The park has hosted many live music performances and music festivals including: the Irish-themed Fleadh (Irish for 'festival'; 1990–2003), Great Xpectations Festival (1993), Big Gay Out (2004–2005), Rise Festival (2006–2010) and Wireless Festival (2014–2019, 2022–).

By the 2010s, the number of live festivals decreased, as local council finances were stretched thin. Furthermore, there were the issues of damaged park property and yellowing, unsightly grass, as well as no-entry blockades due to the special events. Local residents would be inconvenienced and prevented from accessing select areas and thoroughfares of the park, often for several days at a time, during the run of a festival.

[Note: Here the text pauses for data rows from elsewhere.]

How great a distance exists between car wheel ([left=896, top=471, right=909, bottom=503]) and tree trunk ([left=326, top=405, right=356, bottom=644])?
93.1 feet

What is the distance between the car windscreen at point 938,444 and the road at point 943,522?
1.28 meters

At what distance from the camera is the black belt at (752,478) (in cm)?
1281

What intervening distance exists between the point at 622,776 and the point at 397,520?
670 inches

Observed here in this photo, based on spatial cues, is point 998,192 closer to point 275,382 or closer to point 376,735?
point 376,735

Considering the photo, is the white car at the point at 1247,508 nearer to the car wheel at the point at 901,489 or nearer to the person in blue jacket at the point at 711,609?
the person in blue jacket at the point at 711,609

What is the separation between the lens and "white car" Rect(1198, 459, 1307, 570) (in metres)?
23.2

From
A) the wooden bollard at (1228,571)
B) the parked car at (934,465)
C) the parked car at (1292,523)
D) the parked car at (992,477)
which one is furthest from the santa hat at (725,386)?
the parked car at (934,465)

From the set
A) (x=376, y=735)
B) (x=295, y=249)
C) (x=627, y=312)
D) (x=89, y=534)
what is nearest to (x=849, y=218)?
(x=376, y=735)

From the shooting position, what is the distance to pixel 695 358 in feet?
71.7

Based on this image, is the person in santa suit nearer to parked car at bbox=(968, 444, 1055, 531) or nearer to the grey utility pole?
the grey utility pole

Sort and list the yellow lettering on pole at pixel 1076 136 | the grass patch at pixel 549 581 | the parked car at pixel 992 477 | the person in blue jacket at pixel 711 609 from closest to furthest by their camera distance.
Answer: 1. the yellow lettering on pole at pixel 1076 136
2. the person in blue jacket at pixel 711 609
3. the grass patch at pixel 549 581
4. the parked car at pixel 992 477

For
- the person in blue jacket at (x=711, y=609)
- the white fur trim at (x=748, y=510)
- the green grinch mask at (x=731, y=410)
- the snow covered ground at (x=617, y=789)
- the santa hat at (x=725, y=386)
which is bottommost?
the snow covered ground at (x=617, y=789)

Local MP David Lammy went as far as to say: "There are parts of the park that look like the Serengeti—a bald dust bowl where there was once grass."

A local group, The Friends of Finsbury Park, (unsuccessfully) took Haringey Council to the High Court in a bid to stop future large, live music events. "The group had contended the council had no right to grant the festival permission under the Greater London Parks and Open Spaces Act 1967, claiming Haringey's actions were unlawful because the event shuts off 27 per cent of the park when the maximum permitted by legislation is 10 per cent." They lost the case, but the decision made it abundantly clear that the council held Finsbury Park in trust, and that any funds raised in the park from events must be used for the park itself. This somewhat reduced the number of events in the park, moving forward, but also allowed for more rational investments to be made in improving the park (e.g., maintaining the property, new playgrounds, refreshing the Richard Hope play space, etc.).

===Filming===
Finsbury Park has been used as a filming location for music videos such as Groove Armada's "Song 4 Mutya", feature films such as Rachid Bouchareb's London River and TV programmes such as Silent Witness.